Chief Judge of the Indiana Court of Appeals
- In office January 1, 2020 – December 31, 2022
- Preceded by: Hon. Nancy H. Vaidik
- Succeeded by: Hon. Robert R. Altice, Jr.

Judge of the Indiana Court of Appeals
- Incumbent
- Assumed office August 1, 2007
- Appointed by: Mitch Daniels

Personal details
- Education: Indiana University, Bloomington (BA) Indiana University, Indianapolis (JD)

= Cale J. Bradford =

American judge

Cale J. Bradford is a judge of the Indiana Court of Appeals, who has also served as the court's Chief Judge. He was appointed to the Court's Second District on August 1, 2007, by Governor Mitch Daniels. He was selected to a three-year term to serve as the court's Chief Judge on January 1, 2020. Upon completion of his term, on December 31, 2022, Judge Bradford was succeeded by Judge Robert R. Altice Jr. as the court's Chief Judge.

Prior to his service on the Court of Appeals, Bradford served as a judge of the Marion County Superior Court. He was elected on January 1, 1997, and was the presiding judge for the 2005–2006 term, as well as being the juvenile division chair.

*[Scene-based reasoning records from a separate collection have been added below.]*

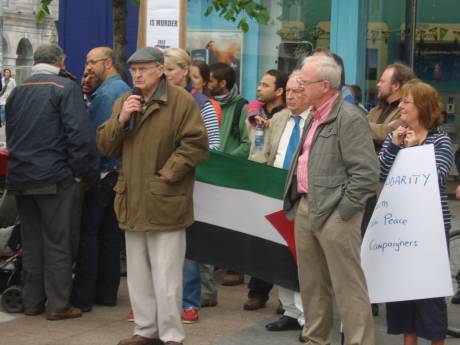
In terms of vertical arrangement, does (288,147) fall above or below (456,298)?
above

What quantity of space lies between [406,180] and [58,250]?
2844 mm

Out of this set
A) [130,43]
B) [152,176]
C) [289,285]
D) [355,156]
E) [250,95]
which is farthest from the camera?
[130,43]

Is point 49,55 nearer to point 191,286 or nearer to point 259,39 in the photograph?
point 191,286

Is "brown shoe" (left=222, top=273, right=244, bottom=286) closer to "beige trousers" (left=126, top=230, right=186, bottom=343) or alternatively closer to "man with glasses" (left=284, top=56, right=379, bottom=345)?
"beige trousers" (left=126, top=230, right=186, bottom=343)

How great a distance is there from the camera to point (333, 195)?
620cm

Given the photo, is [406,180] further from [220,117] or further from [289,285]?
[220,117]

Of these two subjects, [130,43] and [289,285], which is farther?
[130,43]

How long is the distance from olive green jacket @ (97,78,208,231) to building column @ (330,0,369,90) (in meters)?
7.66

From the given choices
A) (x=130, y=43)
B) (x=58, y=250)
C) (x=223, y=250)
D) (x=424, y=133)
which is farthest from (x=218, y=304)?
(x=130, y=43)

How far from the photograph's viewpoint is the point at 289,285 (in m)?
7.66

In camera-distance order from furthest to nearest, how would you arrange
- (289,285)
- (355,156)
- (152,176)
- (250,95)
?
(250,95) → (289,285) → (152,176) → (355,156)

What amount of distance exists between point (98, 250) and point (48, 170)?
36.5 inches

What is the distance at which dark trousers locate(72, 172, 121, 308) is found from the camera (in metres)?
8.30

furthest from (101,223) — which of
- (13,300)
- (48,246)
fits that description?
(13,300)
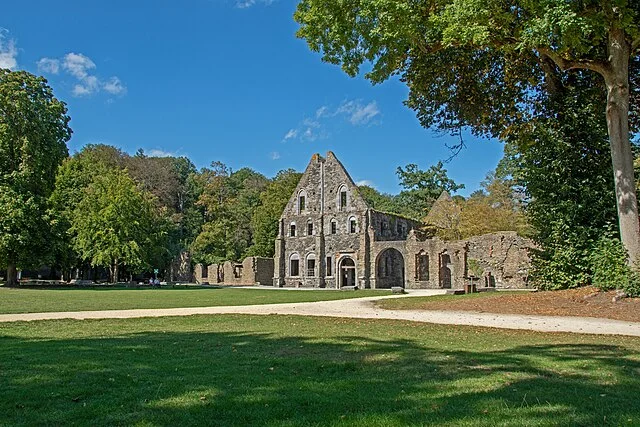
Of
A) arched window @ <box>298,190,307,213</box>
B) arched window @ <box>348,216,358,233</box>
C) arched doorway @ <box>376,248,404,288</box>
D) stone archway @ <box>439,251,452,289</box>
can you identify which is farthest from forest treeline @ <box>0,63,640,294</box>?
arched window @ <box>298,190,307,213</box>

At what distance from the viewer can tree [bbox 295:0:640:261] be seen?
41.4 feet

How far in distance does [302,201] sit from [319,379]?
1743 inches

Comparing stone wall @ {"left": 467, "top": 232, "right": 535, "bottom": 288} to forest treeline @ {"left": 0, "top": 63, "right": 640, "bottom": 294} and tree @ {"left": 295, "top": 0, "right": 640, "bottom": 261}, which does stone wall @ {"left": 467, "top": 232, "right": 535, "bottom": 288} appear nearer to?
forest treeline @ {"left": 0, "top": 63, "right": 640, "bottom": 294}

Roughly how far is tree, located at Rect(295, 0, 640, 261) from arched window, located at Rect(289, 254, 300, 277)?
2960 centimetres

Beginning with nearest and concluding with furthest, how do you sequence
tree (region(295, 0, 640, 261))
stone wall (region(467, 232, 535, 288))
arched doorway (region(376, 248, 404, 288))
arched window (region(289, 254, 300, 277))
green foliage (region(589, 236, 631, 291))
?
tree (region(295, 0, 640, 261)), green foliage (region(589, 236, 631, 291)), stone wall (region(467, 232, 535, 288)), arched doorway (region(376, 248, 404, 288)), arched window (region(289, 254, 300, 277))

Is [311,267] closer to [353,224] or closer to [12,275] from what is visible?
[353,224]

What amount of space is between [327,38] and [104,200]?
111ft

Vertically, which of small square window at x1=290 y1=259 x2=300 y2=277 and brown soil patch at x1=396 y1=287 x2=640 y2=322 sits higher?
small square window at x1=290 y1=259 x2=300 y2=277

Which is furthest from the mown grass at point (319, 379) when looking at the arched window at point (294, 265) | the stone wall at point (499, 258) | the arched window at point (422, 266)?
the arched window at point (294, 265)

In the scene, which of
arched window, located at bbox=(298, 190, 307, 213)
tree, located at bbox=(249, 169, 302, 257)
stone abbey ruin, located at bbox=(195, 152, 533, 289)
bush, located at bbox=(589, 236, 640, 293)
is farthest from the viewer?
tree, located at bbox=(249, 169, 302, 257)

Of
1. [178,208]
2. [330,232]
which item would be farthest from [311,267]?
[178,208]

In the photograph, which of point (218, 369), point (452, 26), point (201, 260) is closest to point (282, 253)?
point (201, 260)

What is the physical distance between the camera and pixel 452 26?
42.4 feet

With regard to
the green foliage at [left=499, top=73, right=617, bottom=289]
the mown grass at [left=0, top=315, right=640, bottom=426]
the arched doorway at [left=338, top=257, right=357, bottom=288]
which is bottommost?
the mown grass at [left=0, top=315, right=640, bottom=426]
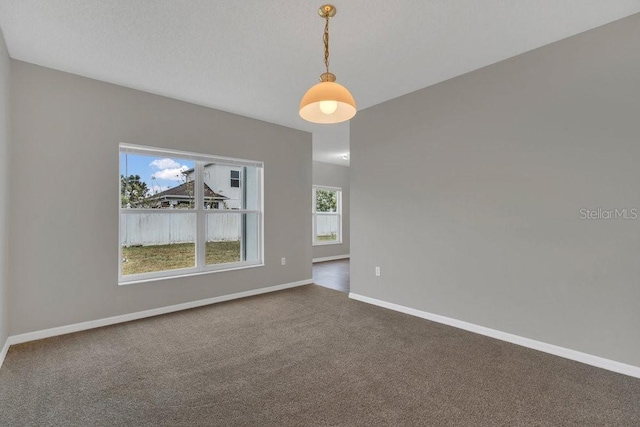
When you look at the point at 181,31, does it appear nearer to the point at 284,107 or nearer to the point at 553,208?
the point at 284,107

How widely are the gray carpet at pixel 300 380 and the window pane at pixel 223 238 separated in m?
1.34

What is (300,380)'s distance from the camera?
7.42ft

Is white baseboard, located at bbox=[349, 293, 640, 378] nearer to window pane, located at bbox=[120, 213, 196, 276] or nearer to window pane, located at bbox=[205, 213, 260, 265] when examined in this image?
window pane, located at bbox=[205, 213, 260, 265]

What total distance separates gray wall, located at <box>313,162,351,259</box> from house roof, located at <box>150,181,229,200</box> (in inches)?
152

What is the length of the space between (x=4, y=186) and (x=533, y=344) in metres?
5.06

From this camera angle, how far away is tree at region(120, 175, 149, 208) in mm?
3708

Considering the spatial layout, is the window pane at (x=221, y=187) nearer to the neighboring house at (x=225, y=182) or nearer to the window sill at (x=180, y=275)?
the neighboring house at (x=225, y=182)

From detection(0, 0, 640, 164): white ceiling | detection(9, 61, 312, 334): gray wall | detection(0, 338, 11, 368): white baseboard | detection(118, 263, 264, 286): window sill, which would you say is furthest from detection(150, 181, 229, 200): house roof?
detection(0, 338, 11, 368): white baseboard

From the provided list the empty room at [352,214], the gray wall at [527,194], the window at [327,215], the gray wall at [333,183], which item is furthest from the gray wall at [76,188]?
the window at [327,215]

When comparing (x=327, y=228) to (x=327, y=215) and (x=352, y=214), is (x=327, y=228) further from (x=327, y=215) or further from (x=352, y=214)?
(x=352, y=214)

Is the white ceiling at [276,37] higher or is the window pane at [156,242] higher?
the white ceiling at [276,37]

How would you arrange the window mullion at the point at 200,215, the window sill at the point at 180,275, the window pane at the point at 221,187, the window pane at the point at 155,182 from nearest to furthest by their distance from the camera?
the window sill at the point at 180,275
the window pane at the point at 155,182
the window mullion at the point at 200,215
the window pane at the point at 221,187

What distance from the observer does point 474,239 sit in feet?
10.6

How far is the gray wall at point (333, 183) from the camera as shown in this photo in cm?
809
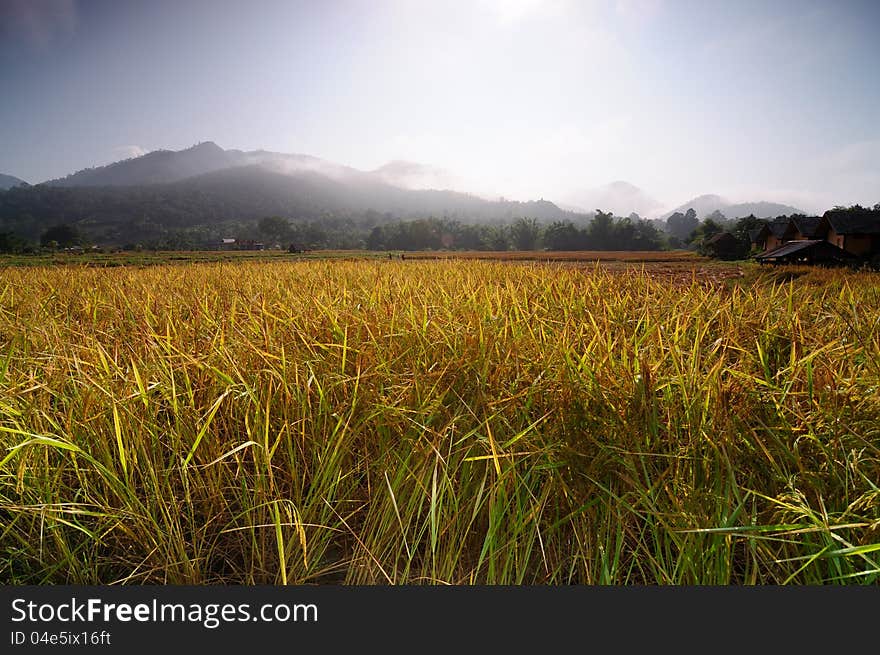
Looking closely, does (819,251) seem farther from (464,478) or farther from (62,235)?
(62,235)

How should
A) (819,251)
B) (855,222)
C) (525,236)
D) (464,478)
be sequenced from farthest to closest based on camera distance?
(525,236), (819,251), (855,222), (464,478)

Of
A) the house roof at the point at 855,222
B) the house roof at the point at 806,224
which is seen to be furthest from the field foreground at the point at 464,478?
the house roof at the point at 806,224

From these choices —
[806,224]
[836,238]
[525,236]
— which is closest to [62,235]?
[525,236]

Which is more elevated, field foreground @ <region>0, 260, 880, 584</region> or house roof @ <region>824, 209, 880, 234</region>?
house roof @ <region>824, 209, 880, 234</region>

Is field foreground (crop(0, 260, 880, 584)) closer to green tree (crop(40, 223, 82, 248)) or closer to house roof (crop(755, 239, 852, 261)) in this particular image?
house roof (crop(755, 239, 852, 261))

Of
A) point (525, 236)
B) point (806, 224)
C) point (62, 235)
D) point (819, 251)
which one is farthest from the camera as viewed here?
point (525, 236)

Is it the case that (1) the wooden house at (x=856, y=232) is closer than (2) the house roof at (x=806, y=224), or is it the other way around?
(1) the wooden house at (x=856, y=232)

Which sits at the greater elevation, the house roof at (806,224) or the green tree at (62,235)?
the green tree at (62,235)

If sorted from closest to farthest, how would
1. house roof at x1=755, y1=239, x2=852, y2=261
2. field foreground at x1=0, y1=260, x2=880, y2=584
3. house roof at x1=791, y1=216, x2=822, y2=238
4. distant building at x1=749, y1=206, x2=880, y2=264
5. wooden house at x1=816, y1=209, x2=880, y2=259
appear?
field foreground at x1=0, y1=260, x2=880, y2=584, wooden house at x1=816, y1=209, x2=880, y2=259, distant building at x1=749, y1=206, x2=880, y2=264, house roof at x1=755, y1=239, x2=852, y2=261, house roof at x1=791, y1=216, x2=822, y2=238

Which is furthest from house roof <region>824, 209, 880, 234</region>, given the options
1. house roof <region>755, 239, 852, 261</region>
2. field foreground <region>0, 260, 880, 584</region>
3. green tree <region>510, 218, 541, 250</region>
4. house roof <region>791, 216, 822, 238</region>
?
green tree <region>510, 218, 541, 250</region>

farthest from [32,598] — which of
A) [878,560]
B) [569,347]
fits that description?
[878,560]

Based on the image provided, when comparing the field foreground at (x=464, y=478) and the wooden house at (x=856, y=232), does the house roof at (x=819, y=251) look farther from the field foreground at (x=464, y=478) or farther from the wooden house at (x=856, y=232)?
the field foreground at (x=464, y=478)

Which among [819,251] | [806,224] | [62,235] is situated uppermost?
[62,235]

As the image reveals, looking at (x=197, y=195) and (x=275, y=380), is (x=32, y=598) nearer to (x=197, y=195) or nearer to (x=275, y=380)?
(x=275, y=380)
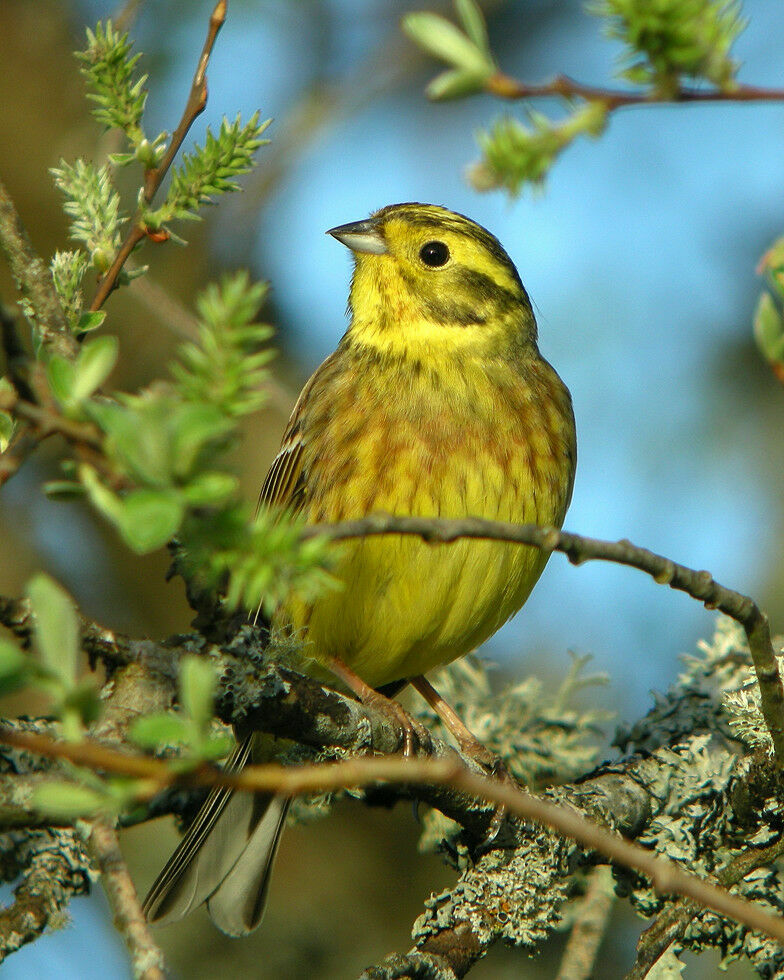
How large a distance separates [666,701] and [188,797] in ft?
5.54

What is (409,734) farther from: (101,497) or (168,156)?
(101,497)

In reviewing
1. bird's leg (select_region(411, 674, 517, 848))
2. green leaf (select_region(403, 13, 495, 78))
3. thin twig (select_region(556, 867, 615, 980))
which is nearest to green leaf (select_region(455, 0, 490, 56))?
green leaf (select_region(403, 13, 495, 78))

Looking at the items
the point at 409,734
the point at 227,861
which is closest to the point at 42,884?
the point at 409,734

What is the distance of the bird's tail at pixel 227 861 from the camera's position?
12.4 ft

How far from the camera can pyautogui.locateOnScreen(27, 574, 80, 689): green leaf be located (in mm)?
1243

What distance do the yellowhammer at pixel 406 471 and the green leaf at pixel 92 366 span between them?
2107 millimetres

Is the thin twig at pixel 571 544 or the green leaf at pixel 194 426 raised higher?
the thin twig at pixel 571 544

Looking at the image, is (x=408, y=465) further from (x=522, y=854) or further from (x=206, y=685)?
(x=206, y=685)

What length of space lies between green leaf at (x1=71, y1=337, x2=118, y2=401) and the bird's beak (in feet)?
10.5

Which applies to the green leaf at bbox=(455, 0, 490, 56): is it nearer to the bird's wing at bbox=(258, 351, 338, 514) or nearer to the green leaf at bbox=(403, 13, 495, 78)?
the green leaf at bbox=(403, 13, 495, 78)

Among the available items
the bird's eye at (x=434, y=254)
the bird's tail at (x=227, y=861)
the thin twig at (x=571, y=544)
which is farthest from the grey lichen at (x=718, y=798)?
the bird's eye at (x=434, y=254)

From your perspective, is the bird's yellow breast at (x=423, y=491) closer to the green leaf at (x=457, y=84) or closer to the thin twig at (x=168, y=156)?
the thin twig at (x=168, y=156)

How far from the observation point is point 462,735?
427 centimetres

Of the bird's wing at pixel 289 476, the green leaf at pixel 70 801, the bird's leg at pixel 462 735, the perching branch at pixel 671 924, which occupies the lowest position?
the green leaf at pixel 70 801
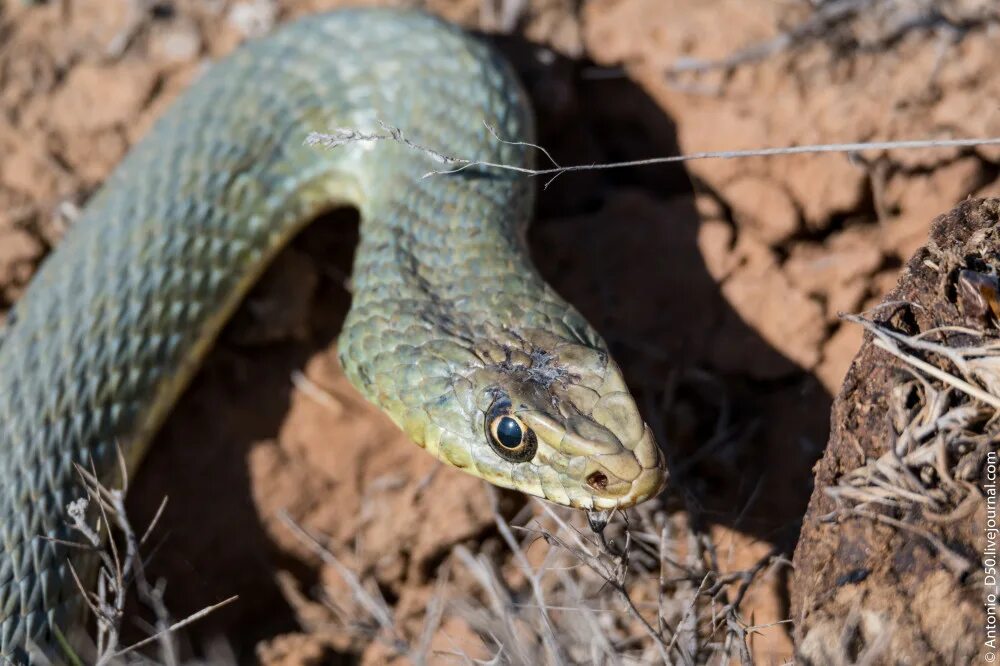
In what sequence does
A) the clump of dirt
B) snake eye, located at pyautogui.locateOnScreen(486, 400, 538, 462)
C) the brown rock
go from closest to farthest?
the clump of dirt → snake eye, located at pyautogui.locateOnScreen(486, 400, 538, 462) → the brown rock

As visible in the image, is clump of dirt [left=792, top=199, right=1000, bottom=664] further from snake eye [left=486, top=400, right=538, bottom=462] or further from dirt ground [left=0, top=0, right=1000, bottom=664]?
dirt ground [left=0, top=0, right=1000, bottom=664]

Bradford earned a B.S. at Indiana University Bloomington in 1982 and a J.D. at the Indiana University Robert H. McKinney School of Law in 1986.

==Controversy==
In a child custody case, Judge Bradford approved a ruling of a magistrate forbidding either parent from instructing their son in their shared religious beliefs. The magistrate questioned how Wicca differed from Satanism and required the parents to shelter their child from "non-mainstream religious beliefs and rituals". This ruling was overturned on appeal.